Material provided:
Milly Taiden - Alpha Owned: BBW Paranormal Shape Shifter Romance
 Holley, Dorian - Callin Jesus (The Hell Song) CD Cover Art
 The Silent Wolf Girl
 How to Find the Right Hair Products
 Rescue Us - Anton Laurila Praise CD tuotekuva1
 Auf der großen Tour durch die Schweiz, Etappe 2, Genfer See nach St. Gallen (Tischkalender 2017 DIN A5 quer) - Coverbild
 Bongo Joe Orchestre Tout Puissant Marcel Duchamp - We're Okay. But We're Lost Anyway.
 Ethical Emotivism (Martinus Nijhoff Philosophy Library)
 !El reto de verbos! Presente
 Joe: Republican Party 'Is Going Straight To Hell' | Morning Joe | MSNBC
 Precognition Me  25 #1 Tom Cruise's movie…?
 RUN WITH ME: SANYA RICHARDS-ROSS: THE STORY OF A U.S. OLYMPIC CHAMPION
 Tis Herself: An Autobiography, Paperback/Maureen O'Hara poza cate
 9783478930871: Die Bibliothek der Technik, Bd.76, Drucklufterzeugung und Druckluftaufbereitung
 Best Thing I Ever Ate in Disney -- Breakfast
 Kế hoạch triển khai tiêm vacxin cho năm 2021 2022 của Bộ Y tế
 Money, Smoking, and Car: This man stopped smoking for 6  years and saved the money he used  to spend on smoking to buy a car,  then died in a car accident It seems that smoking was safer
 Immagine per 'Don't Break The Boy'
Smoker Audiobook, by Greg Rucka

Goal of the exercise: Word for word, transcribe all of the records.

Response area:
Milly Taiden - Alpha Owned: BBW Paranormal Shape Shifter Romance
 Holley, Dorian - Callin Jesus (The Hell Song) CD Cover Art
 The Silent Wolf Girl
 How to Find the Right Hair Products
 Rescue Us - Anton Laurila Praise CD tuotekuva1
 Auf der großen Tour durch die Schweiz, Etappe 2, Genfer See nach St. Gallen (Tischkalender 2017 DIN A5 quer) - Coverbild
 Bongo Joe Orchestre Tout Puissant Marcel Duchamp - We're Okay. But We're Lost Anyway.
 Ethical Emotivism (Martinus Nijhoff Philosophy Library)
 !El reto de verbos! Presente
 Joe: Republican Party 'Is Going Straight To Hell' | Morning Joe | MSNBC
 Precognition Me  25 #1 Tom Cruise's movie…?
 RUN WITH ME: SANYA RICHARDS-ROSS: THE STORY OF A U.S. OLYMPIC CHAMPION
 Tis Herself: An Autobiography, Paperback/Maureen O'Hara poza cate
 9783478930871: Die Bibliothek der Technik, Bd.76, Drucklufterzeugung und Druckluftaufbereitung
 Best Thing I Ever Ate in Disney -- Breakfast
 Kế hoạch triển khai tiêm vacxin cho năm 2021 2022 của Bộ Y tế
 Money, Smoking, and Car: This man stopped smoking for 6  years and saved the money he used  to spend on smoking to buy a car,  then died in a car accident It seems that smoking was safer
 Immagine per 'Don't Break The Boy'
Smoker Audiobook, by Greg Rucka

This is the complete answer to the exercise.